Developing countries with intervention risks could mitigate it by pegging their home currency to a standard basket with fixed units of currencies, granting the home currency an identical value to the harmonic average model.

What is the SDR Basket and Its Relationship to a Currency Basket?

The IMF SDR basket, created in 1969, is an international reserve asset that supplements the official currency reserves of IMF member countries. Botswana, Libya, and Syria peg their currency to the IMF SDR.

A currency basket consisting of the US Dollar, the Euro, the Chinese Yuan, the Japanese Pound, and the British Pound determine the value of the SDR. IMF members can exchange their currencies for SDR, but SDR is not a currency. The IMF reviews the SDR every five years, and currency amounts remain fixed for the period.

Currency Basket Conclusion

A currency basket can help value lesser traded currencies from emerging and frontier markets, create exchange rate stability, and hedge against Forex risk in multi-currency portfolios.

FAQs

How many currencies does the IMF basket have?

The IMF currency basket consists of the US Dollar, the Euro, the Chinese Yuan, the Japanese Pound, and the British Pound.
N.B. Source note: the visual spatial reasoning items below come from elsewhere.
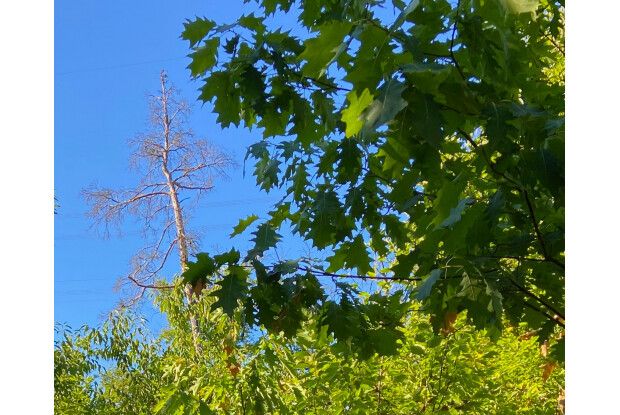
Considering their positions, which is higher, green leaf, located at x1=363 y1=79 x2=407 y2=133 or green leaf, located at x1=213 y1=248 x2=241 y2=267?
green leaf, located at x1=213 y1=248 x2=241 y2=267

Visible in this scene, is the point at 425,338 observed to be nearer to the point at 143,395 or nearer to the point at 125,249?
the point at 143,395

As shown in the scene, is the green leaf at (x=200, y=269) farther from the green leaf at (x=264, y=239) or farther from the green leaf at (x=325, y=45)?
the green leaf at (x=325, y=45)

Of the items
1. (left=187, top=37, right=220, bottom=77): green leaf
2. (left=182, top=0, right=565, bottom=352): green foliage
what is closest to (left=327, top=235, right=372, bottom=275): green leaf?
(left=182, top=0, right=565, bottom=352): green foliage

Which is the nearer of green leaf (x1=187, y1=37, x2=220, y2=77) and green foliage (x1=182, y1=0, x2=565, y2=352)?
green foliage (x1=182, y1=0, x2=565, y2=352)

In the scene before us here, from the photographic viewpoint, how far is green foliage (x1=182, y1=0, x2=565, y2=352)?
1.15 meters

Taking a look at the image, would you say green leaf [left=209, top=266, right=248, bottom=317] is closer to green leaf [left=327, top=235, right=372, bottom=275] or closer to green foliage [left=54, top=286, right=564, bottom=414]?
green foliage [left=54, top=286, right=564, bottom=414]

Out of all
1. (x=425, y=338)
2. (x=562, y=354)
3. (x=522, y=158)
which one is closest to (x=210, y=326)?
(x=425, y=338)

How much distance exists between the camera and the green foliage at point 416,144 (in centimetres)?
115

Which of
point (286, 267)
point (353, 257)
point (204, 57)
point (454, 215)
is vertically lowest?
point (454, 215)

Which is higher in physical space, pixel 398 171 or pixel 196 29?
pixel 196 29

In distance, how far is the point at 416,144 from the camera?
4.31ft

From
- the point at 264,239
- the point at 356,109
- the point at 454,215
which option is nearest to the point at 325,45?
the point at 356,109

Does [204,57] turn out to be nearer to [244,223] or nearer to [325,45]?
[244,223]

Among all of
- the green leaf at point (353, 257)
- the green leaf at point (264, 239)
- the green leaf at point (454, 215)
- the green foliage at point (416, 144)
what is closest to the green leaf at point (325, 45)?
the green foliage at point (416, 144)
How do I invest in a basket of currencies?

The US Dollar Index (USDX) remains a publicly listed currency basket most traders can access. Otherwise, asset managers and traders can create currency baskets in their portfolios. ETFs and ETNs can help construct diversified currency baskets while lowering the risk profile, especially if traders have no direct access to desired currencies.

What is the IMF SDR basket?

The IMF SDR basket is an international reserve asset created in 1969. Its primary function is to supplement the official currency reserves of IMF member countries. Since its creation, the IMF SDR basket has distributed a total of SDR 660.7 billion, approximately $943 billion. The bulk consists of the COVID-19 response, where the IMF approved an SDR 456 billion allocation. The value of 1.00 SDR remains based on the US Dollar, the Euro, the Chinese Yuan, the Japanese Pound, and the British Pound.